▶ 課題文
○ ○ ○ ○ ○

そう、もうずいぶん前から、ずっと探しつづけている。目の前に立ち現われる現実とわれわれの心や精神とを何がつなぐのか。心、精神のありようがどんなふうに現象と関わっているのか。

ここのところ、忙しいこともあるけれど、ずいぶん体がだるい感じと頭痛もあって、ああ、しんどいなぁとめずらしく思う日があった。

体のことは本当にたくさんいろいろなことを試してきているけれど、どれも続かないというか、体のメンテナンスを超えて体と心につながるアプローチを探している私としては、体が発してくれているメッセージを教えてもらうというところまで手応えを感じられていなかった。10月くらいから、前から存じ上げていた鍼灸の先生のところに、ふと思い立ち通い始めた。先生はささーっととても軽く施術なさる。鍼の感触などは、わからないくらい。それでも、施術してもらうとあきらかに気が動き始め、腹式呼吸に切り替わり体が緩み始はじめる。温まり、ほかほかしてくる。体をメンテナンスする方法はいろいろあるけれど、その人の特性というか、エネルギーが伝わってくることも多い。でも、先生のエネルギーは無色透明。これがプロなんだなと思う。毎回、施術後は的確に今の体の状況をフィードバックしてくださる。生活をまるで見透かされているようなので、ぎゃふんという感じ。

○ ○ ○ ○ ○

▶ データ一覧

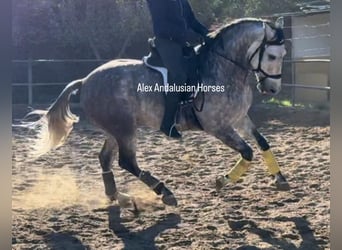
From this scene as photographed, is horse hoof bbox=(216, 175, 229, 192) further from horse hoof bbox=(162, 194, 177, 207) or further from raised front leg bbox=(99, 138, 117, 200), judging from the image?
raised front leg bbox=(99, 138, 117, 200)

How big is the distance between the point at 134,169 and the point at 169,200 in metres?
0.28

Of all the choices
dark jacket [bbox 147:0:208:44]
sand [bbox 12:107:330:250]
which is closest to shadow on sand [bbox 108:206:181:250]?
sand [bbox 12:107:330:250]

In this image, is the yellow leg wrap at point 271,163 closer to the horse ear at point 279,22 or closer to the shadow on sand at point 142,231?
the shadow on sand at point 142,231

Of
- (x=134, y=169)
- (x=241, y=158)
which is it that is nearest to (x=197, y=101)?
(x=241, y=158)

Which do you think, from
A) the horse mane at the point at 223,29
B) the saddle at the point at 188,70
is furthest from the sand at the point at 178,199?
the horse mane at the point at 223,29

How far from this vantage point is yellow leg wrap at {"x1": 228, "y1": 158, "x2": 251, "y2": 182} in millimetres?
3256

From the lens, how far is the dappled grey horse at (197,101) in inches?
129

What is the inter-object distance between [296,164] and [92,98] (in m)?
1.22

○ ○ ○ ○ ○

▶ 課題一覧
a) 鍼灸についての文章をもとに、次の問いに答えなさい。
(i) ここのところ筆者が感じていた体の不調は何か。
(ii) 筆者が鍼灸の先生のもとに通い始めたのはいつごろからか。
(iii) 施術のあと、先生は毎回何をしてくれるか。
b) 鍼灸についての文章を、最後の文のあとから書き継いでください。
これらのエントリーは、鍼灸についての文章とは関係がない。

▶ 解答
a)
(i) 体のだるさと頭痛
(ii) 10月くらいから
(iii) 今の体の状況を的確にフィードバックしてくれる。

b)
そう、それで頭痛とだるさを抱えながら、今週も先生のところへ。少し時間があったので、待合室でメニューを見ていると、気功治療の施術もある。その説明に、「心と魂にもはたらきかけととのえます」というようなことが書いてあった。この日の施術が終わり、先生に気功治療とはどういうものなのかと聞いてみた。

「ふだんの鍼灸の治療では、体にはたらきかけるのですが、体の表面を整えている側面が強いんです。表面だけ整えても大きく変わるのが難しいことがあります。心と魂はその奥の幹の部分。心・魂と体は両輪なので、双方が影響しあっているんですよね」

なぜかその言葉を聴いているうちに、つーっと涙が流れた。

そのことは知っているし、それを支える考え、理論、方法、かなり多くのことに触れ、探してきた。心と魂が体と影響しあい、現象もつくっていく。私の心と魂がまずある。

知っているはずなのになぜだろう。

何かに触れた。何かに触れたんだろう。急いて言葉にせずにここから何か育まれるのを待ってみることにする。